» Source passage:
Choosing between portability and innovation
Posted Mar 4, 2011 23:08 UTC (Fri) by foom (subscriber, #14868)
[Link]
Okay, I must apologize, you are completely right.
I was getting myself mixed up with kqueue's API (which actually does have you specify a struct containing both the fd and userdata), and then mis-reread the epoll docs. (As you might be able to tell, I always passed the fd as the user data. :))
However, that doesn't change the main point I wanted to make, which is that it ought to be tracking fds internally instead of files -- I don't want it to do anything special with the value it returns, I want it to stop watching (and tell me that it did stop watching), if the *fd* I originally gave is closed, not if the underlying file is closed. Returning events on a file that I no longer have a handle for in the current process is annoying.

» Material provided:

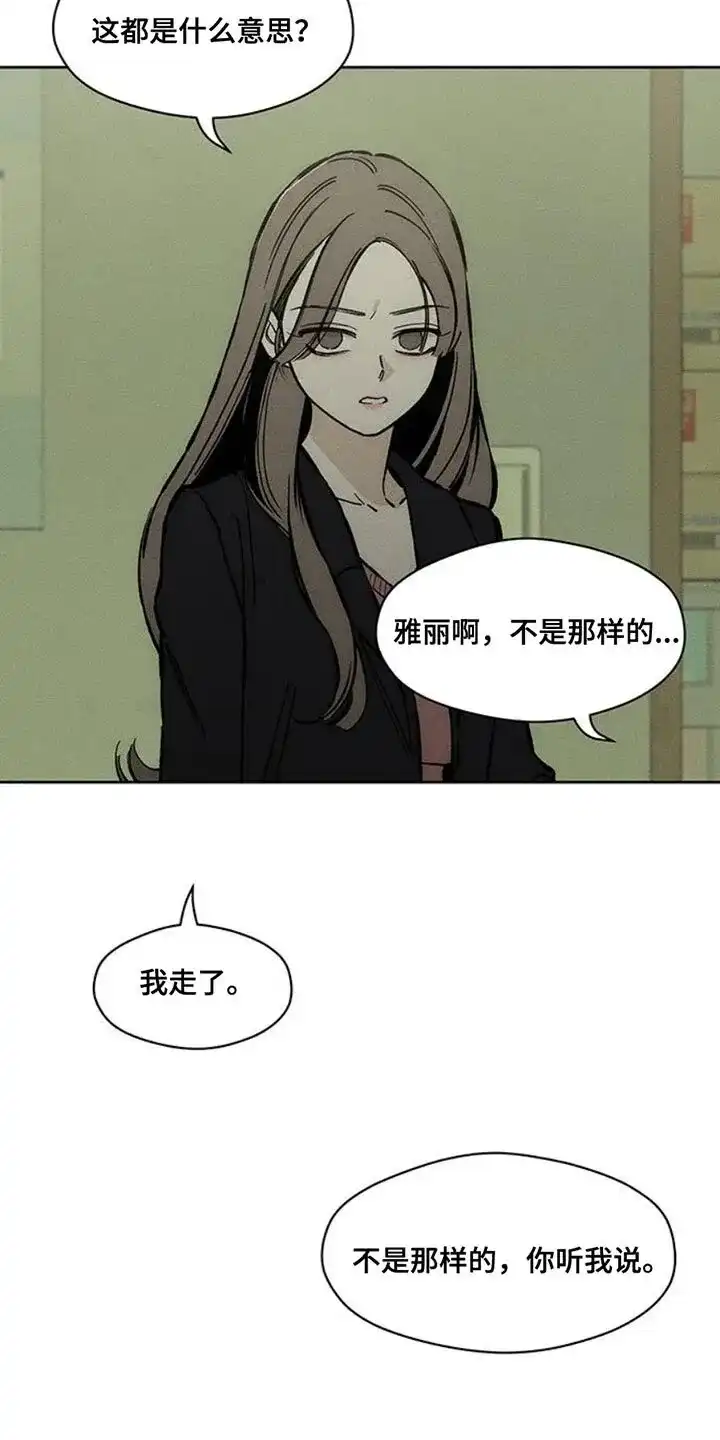 枯萎的花伤心的泪_h 第50章：褪色 第30页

» Problem statement: In the forum post about epoll, which API does the poster say has you specify a struct containing both the fd and userdata?

» Reply to the exercise: kqueue's API